Second Quarter GDP and Independent Retailers
On Friday, the Commerce Department reported that second quarter GDP declined at an annualized rate of 1.0%, after declining a revised 6.4% in the first quarter, and 5.4% in the fourth quarter of 2008.
The Q2 decline was less than many economists had expected, and represented a clear improvement over the prior couple of quarters. Nevertheless, much of the improvement was driven by smaller than expected declines in exports, business investment and inventories.
There is some news on the demand front, as well. The federal "Cash for Clunkers" program has already burned through its much of its initial funding, and Ford is expected to report that their July sales represented the first year-over-year sales increase in two years. Still, broader consumer demand still remains anemic.

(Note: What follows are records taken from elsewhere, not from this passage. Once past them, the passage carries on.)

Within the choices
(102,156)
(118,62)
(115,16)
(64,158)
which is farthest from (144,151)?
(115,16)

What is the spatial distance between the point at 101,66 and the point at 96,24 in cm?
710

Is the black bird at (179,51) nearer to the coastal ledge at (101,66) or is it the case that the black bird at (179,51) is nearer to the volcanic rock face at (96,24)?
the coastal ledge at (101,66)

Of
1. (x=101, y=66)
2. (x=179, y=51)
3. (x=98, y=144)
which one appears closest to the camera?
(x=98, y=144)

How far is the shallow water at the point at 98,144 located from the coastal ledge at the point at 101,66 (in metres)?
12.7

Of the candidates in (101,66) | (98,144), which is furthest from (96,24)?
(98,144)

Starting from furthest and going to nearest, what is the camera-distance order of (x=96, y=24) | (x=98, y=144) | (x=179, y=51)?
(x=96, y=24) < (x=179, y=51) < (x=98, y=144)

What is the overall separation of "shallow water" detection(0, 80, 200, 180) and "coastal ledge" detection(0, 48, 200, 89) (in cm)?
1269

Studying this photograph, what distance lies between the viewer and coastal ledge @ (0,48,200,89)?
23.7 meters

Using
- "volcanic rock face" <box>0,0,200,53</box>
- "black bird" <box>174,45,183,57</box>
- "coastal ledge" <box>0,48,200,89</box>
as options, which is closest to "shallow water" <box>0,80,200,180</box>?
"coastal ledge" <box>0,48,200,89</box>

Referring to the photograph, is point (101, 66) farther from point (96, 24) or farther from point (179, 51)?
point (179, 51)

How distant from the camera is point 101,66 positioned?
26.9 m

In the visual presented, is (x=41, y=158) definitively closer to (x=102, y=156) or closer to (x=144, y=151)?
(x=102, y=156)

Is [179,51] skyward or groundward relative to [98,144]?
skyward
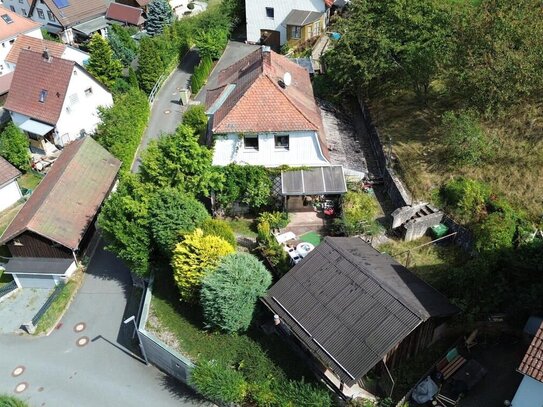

For independent retailers, this is all important news, but not an indication that a dramatic improvement in retail sales is on the horizon. The specialty retail sector, which most independents fit into, was the first to feel the beginnings of the downturn two years ago, and will likely lag other retail sectors in the recovery.
Independent retailers must go forward under the assumption that rather than experiencing a rebound, retail sales will begin to grow again modestly from this new baseline. In this environment, any sales growth beyond that will have to be earned one customer at a time by providing exceptional value, through aggressive marketing outreach, in order to claim a greater share of each customer's pocketbook.